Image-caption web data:

---*---

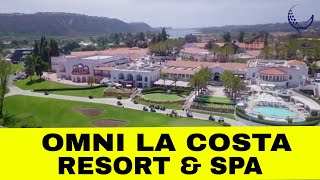 OMNI LA COSTA RESORT & SPA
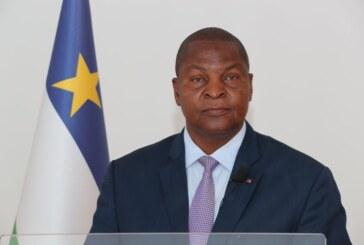 Daniel Nzéwé ou le triomphe des truands sous Touadéra ?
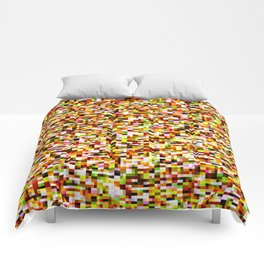 Red yellow pixel noise static pattern Comforters
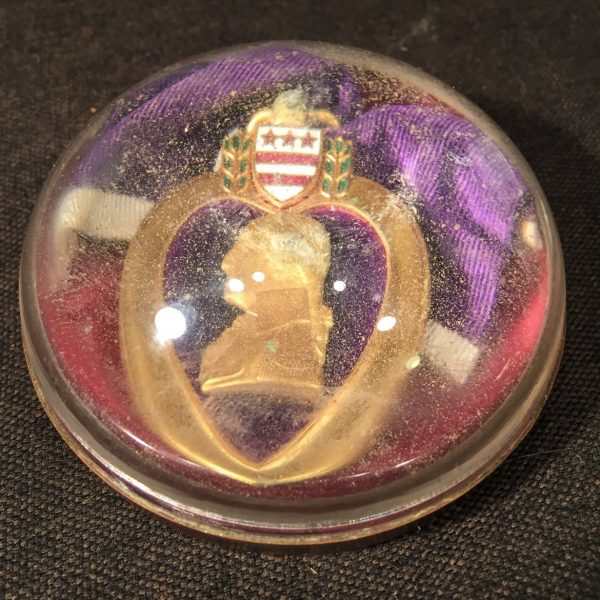 Purple Heart Paperweight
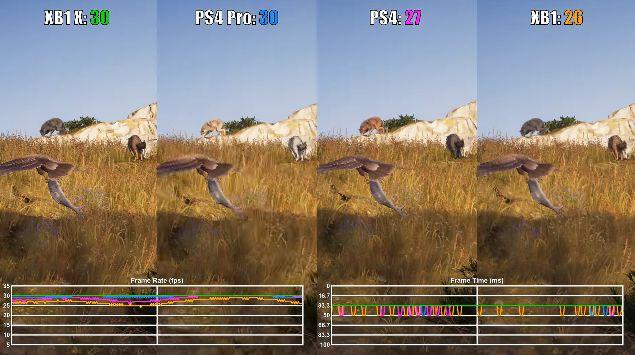 PS4Pro XboxOneX アサシンクリード オデッセイ 動画 画質比較に関連した画像-03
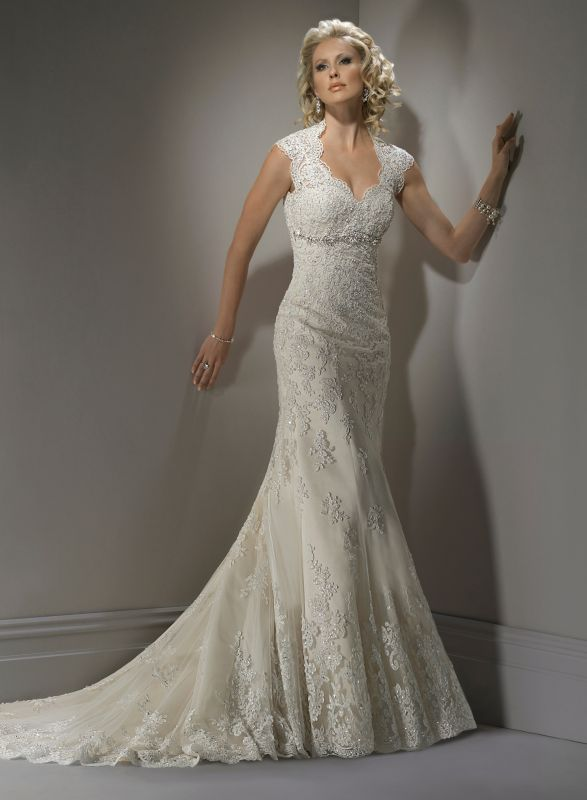 Custom Maggie Sottero Gowns?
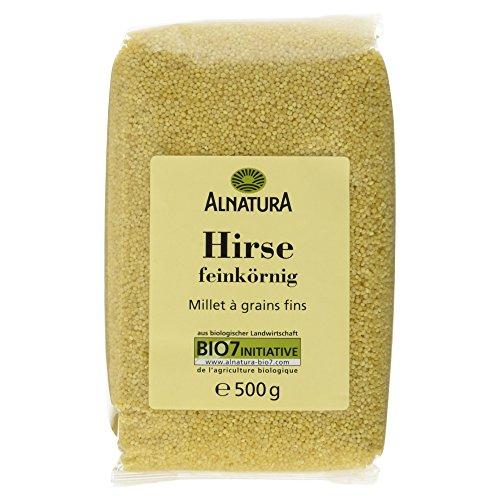 Alnatura Bio Hirse feinkörnig, 4er Pack (4 x 500 g)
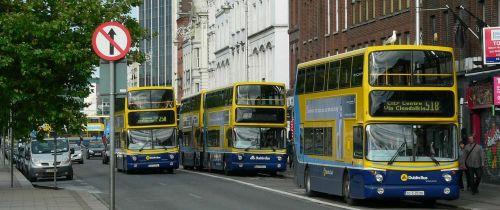 buses transport wheels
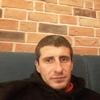 Валік, 30, г.Нетешин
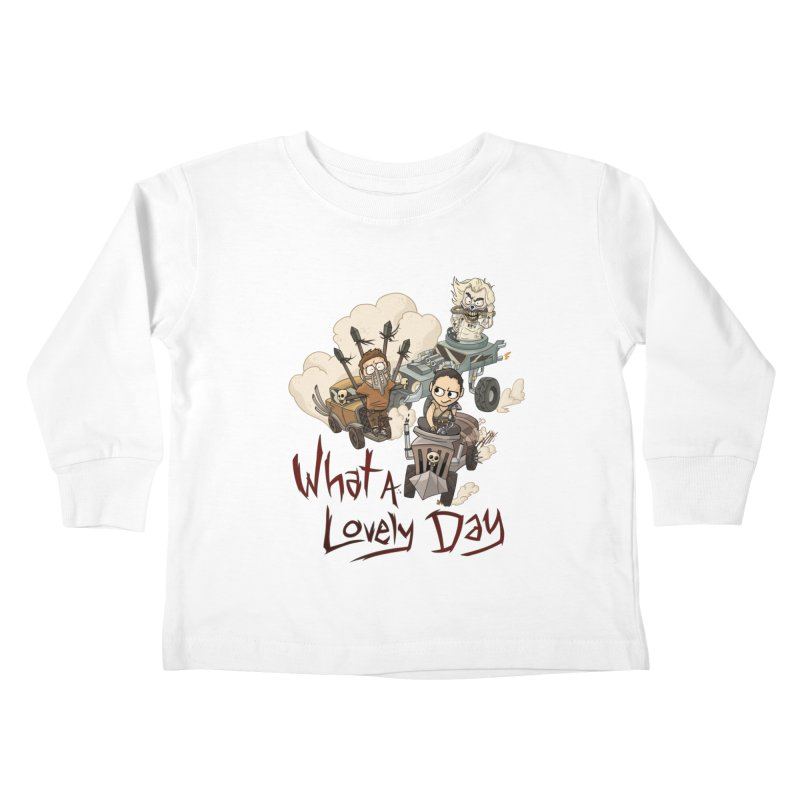 What a Lovely Day Kids Toddler Longsleeve T-Shirt by Shannon's Stuff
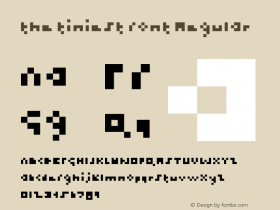 the tiniest font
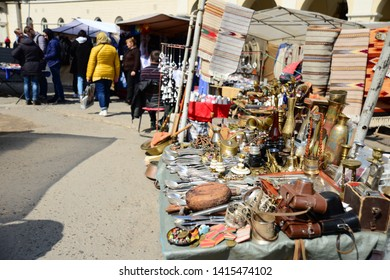 LVIV, UKRAINE - APRIL 17, 2019: Old flea and gift street market in the city of Lviv, Ukraine. Tourist attractions of the city of Lviv. Sale of antiques or present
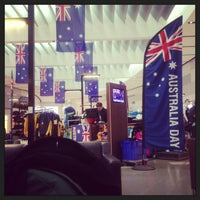 Photo taken at T1 International Terminal by Jeremy E. on 1/27/2013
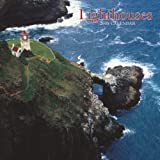 Lighthouses 2008 Wall Calendar (German, French, Spanish and English Edition) by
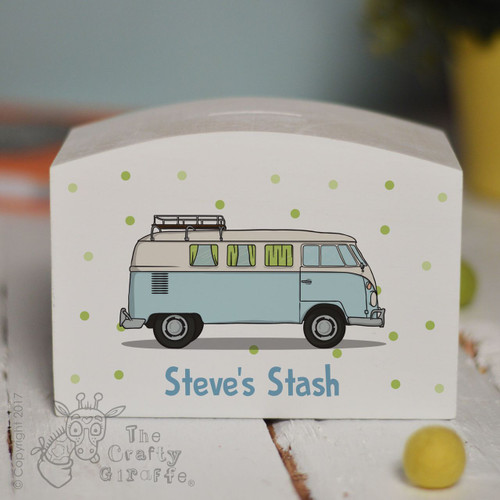 Personalised Campervan Money Box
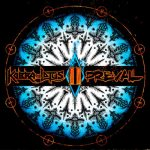 kobra-and-the-lotus-prevail-ii-cover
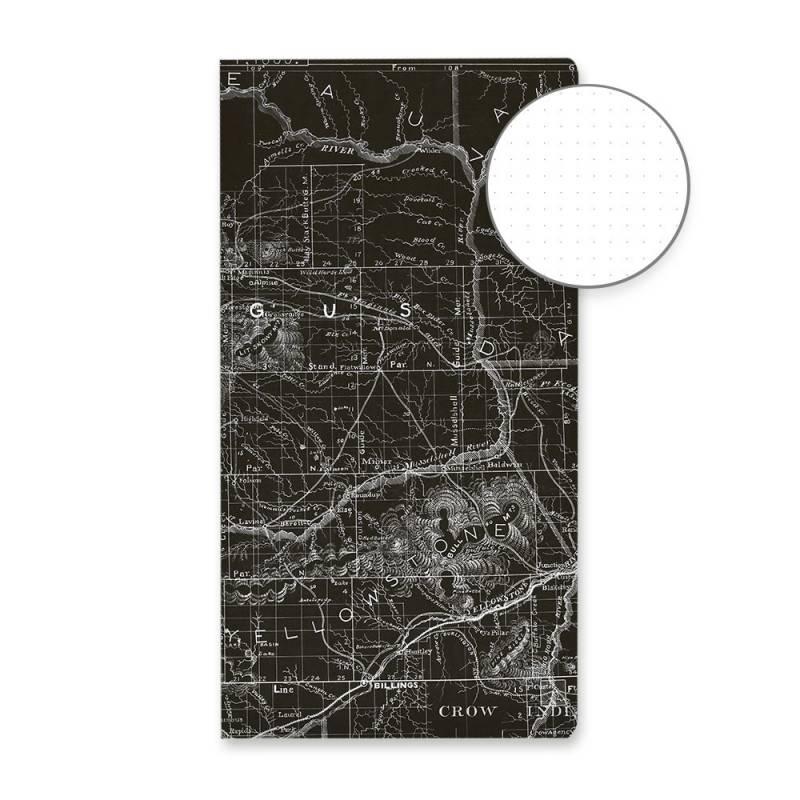 Zeszyt w kropki Mapa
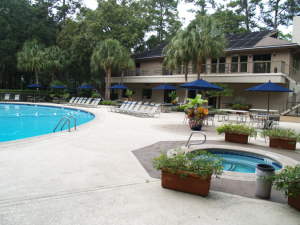 Pools abound on Hilton Head Island's only RV Resort
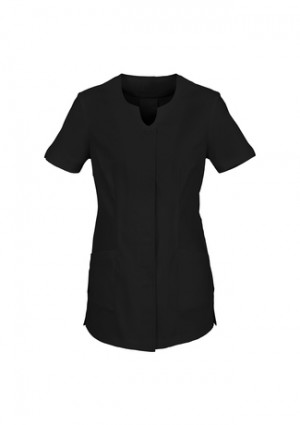 Ladies Eden Tunic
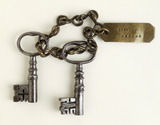 Keys to Newgate chapel Burying Ground: 18th century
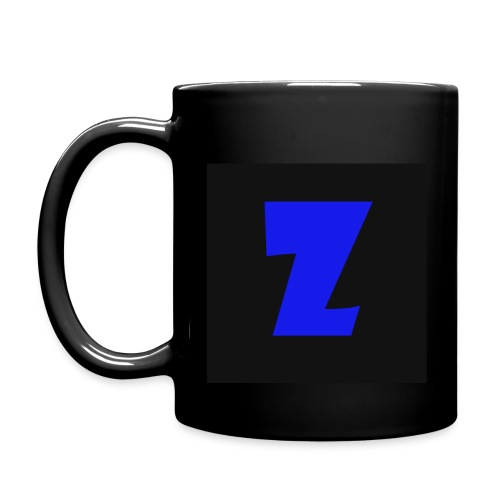Zac827 Mug - Full Color Mug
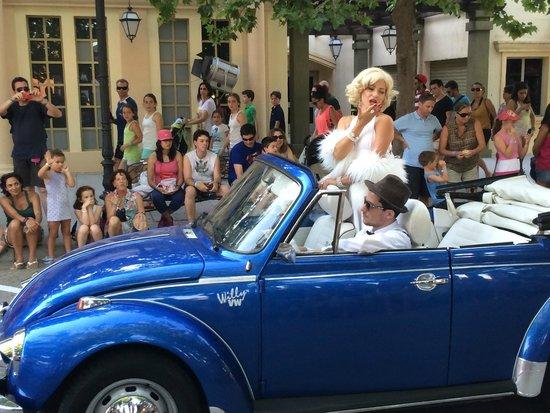 Parque Warner: Marilyn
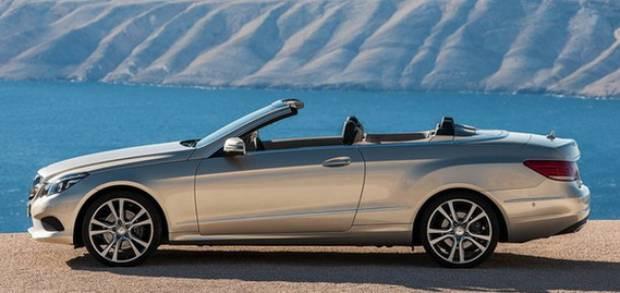 Mercedes 2014 modelleri - Page 2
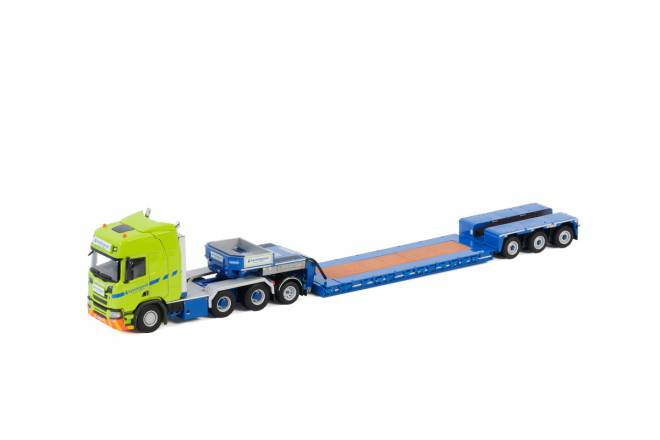 R HIGHLINE | CR20H 6X4 LOW LOADER - 3 AXLE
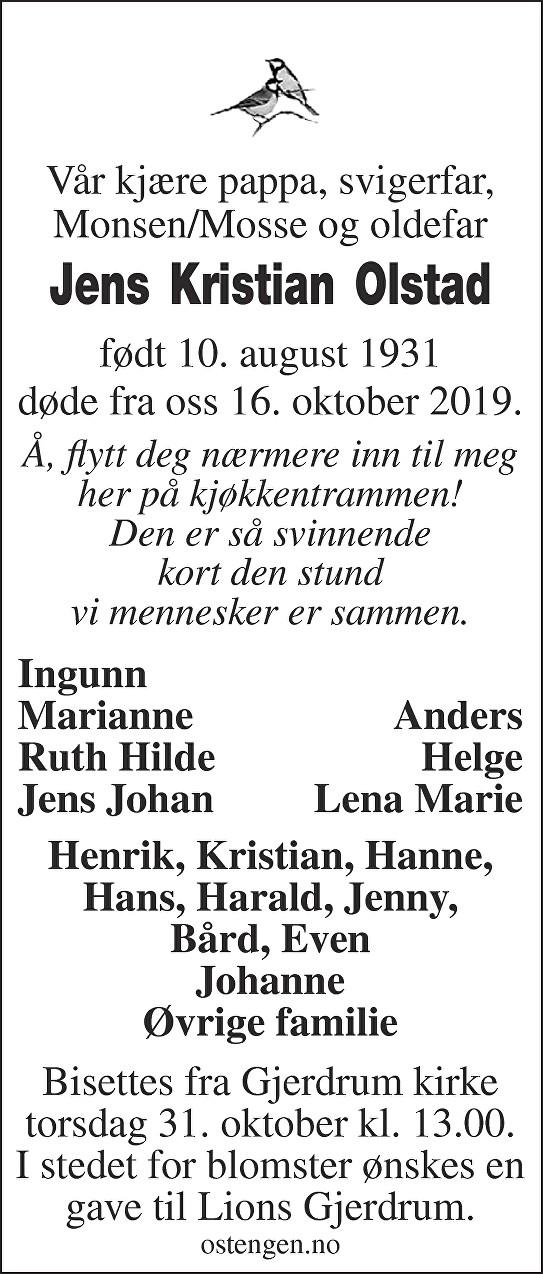 Jens Kristian Olstad Dødsannonse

---*---

_About this exercise_: Could you repeat the entries word for word, skipping the pictures they contain?

_Your solution_:
 OMNI LA COSTA RESORT & SPA
 Daniel Nzéwé ou le triomphe des truands sous Touadéra ?
 Red yellow pixel noise static pattern Comforters
 Purple Heart Paperweight
 PS4Pro XboxOneX アサシンクリード オデッセイ 動画 画質比較に関連した画像-03
 Custom Maggie Sottero Gowns?
 Alnatura Bio Hirse feinkörnig, 4er Pack (4 x 500 g)
 buses transport wheels
 Валік, 30, г.Нетешин
 What a Lovely Day Kids Toddler Longsleeve T-Shirt by Shannon's Stuff
 the tiniest font
 LVIV, UKRAINE - APRIL 17, 2019: Old flea and gift street market in the city of Lviv, Ukraine. Tourist attractions of the city of Lviv. Sale of antiques or present
 Photo taken at T1 International Terminal by Jeremy E. on 1/27/2013
 Lighthouses 2008 Wall Calendar (German, French, Spanish and English Edition) by
 Personalised Campervan Money Box
 kobra-and-the-lotus-prevail-ii-cover
 Zeszyt w kropki Mapa
 Pools abound on Hilton Head Island's only RV Resort
 Ladies Eden Tunic
 Keys to Newgate chapel Burying Ground: 18th century
Zac827 Mug - Full Color Mug
 Parque Warner: Marilyn
 Mercedes 2014 modelleri - Page 2
 R HIGHLINE | CR20H 6X4 LOW LOADER - 3 AXLE
 Jens Kristian Olstad Dødsannonse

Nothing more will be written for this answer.